‘Voices From The Dust Bowl’

The late 1990s and early 2000s threw up a slew of Air-style ambient masterpieces – but Fragile State’s 2004 classic ‘Voices From The Dust Bowl’ was criminally overlooked. It may just well be the UK’s ‘Premiers Symptômes’ of the era

Horizontal listening has always appealed to me, from those early days with a vinyl copy of ‘Adventures Beyond The Ultraworld’ to streaming the latest weird gear from Loop Zeppelin. And the last 20 years in particular have thrown up a smorgasbord of ambient and easy listening gems, some that have deservedly gone on to sell zillions and others that haven’t but should have. Fragile State’s ‘Voices From The Dust Bowl’ is one such criminally missed diamond.

Fragile State were two men: keyboardist, Zero 7 collaborator and all-round jazzman Neil Cowley and Blues & Soul magazine journalist and top compilation compiler Ben Mynott. They’d already made waves with their 2002 debut ‘The Facts And The Dreams’, a long-player that featured in many end-of-year lists, but it wasn’t until the release of the follow-up, ‘Voices From The Dust Bowl’, that they really delivered the money shot. Here, at last, was the British answer to Air, an album so drenched in strings (of life) and sweeping cinematics that it made Moby’s ‘Play’ sound like a studied exercise in minimalism.

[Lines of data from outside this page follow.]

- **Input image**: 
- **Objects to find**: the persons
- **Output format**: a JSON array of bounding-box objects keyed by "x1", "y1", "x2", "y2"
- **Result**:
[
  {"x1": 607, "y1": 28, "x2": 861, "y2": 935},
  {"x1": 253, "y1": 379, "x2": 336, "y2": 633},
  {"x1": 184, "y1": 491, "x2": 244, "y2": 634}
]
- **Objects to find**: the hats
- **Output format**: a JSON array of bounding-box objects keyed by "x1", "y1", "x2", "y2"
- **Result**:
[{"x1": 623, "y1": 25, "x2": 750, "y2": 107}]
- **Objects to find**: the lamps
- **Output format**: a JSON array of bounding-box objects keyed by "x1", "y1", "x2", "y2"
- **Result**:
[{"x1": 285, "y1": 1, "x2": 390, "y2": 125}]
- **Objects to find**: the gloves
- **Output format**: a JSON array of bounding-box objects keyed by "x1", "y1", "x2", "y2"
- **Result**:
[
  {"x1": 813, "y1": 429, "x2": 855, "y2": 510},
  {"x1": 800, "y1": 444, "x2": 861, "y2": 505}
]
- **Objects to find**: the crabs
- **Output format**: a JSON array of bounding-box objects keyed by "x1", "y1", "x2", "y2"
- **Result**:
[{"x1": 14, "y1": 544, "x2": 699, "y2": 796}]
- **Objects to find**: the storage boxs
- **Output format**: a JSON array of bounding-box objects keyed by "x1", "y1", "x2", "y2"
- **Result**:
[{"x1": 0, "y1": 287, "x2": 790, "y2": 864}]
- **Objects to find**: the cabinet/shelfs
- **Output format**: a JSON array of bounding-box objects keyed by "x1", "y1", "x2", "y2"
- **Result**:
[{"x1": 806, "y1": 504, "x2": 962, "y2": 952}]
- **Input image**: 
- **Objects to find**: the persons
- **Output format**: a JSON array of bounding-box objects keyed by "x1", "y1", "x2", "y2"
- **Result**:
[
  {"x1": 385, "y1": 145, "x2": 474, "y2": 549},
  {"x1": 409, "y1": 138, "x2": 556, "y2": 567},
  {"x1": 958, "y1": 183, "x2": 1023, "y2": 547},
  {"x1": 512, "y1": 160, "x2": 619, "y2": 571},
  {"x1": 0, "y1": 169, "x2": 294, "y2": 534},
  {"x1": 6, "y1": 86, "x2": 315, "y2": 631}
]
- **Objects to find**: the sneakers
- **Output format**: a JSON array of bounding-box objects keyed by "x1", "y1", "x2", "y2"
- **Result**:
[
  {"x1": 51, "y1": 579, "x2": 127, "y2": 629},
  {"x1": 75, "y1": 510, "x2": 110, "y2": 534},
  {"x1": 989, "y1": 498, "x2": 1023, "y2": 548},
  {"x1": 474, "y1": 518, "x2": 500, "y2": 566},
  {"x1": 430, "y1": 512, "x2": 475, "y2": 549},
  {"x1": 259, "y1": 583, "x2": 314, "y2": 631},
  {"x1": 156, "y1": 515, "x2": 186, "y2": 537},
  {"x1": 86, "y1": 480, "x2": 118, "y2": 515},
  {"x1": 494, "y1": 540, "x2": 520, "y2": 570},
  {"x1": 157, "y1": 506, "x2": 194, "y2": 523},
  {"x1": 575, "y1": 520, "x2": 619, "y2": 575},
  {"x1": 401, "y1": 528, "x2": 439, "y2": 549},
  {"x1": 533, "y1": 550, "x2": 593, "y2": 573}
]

As much as Cowley and Mynott were clearly fans of both John Barry and downtempo electronica, theirs was also sound suffused with soul, blues and jazz. Some tracks really swung, like the Balearic groover ‘600 Bliss’ and the breakbeat funkathon ‘Overcurrent’. Meanwhile ‘Paper Smile’ has the sort of life-affirming chord progressions that should be available on prescription the NHS; the remix ‘Paper Tiger’ added extra beats for an even more potent dosage. Duff filler tracks? None. Strings so sci-fi you’d think Philip K Dick was at the controls? Oh yes.

I’ve heard at least half the album as a soundtrack to the sunset at beachside bars on Ibiza’s west coast (especially the epically spooky ‘Train Time’). The rest have cropped up in a variety of compilations and mixes. But as a whole, ‘Voices From The Dust Bowl’ still stands up and deserves a complete listen. Eleven years old it may be, but it still sounds as strong, together and solid as it did back in the mid-2000s. It sounds real – a collection of proper songs rather than a mish-mash of random samples.

When the album was first released I reviewed it for some American magazine and, with typically flowery prose, I said it “cocooned your ears in mellifluous mellowness” and begged readers to buy it. And as much as I hate to say “I told you so”, well, I did. Buy, buy, buy.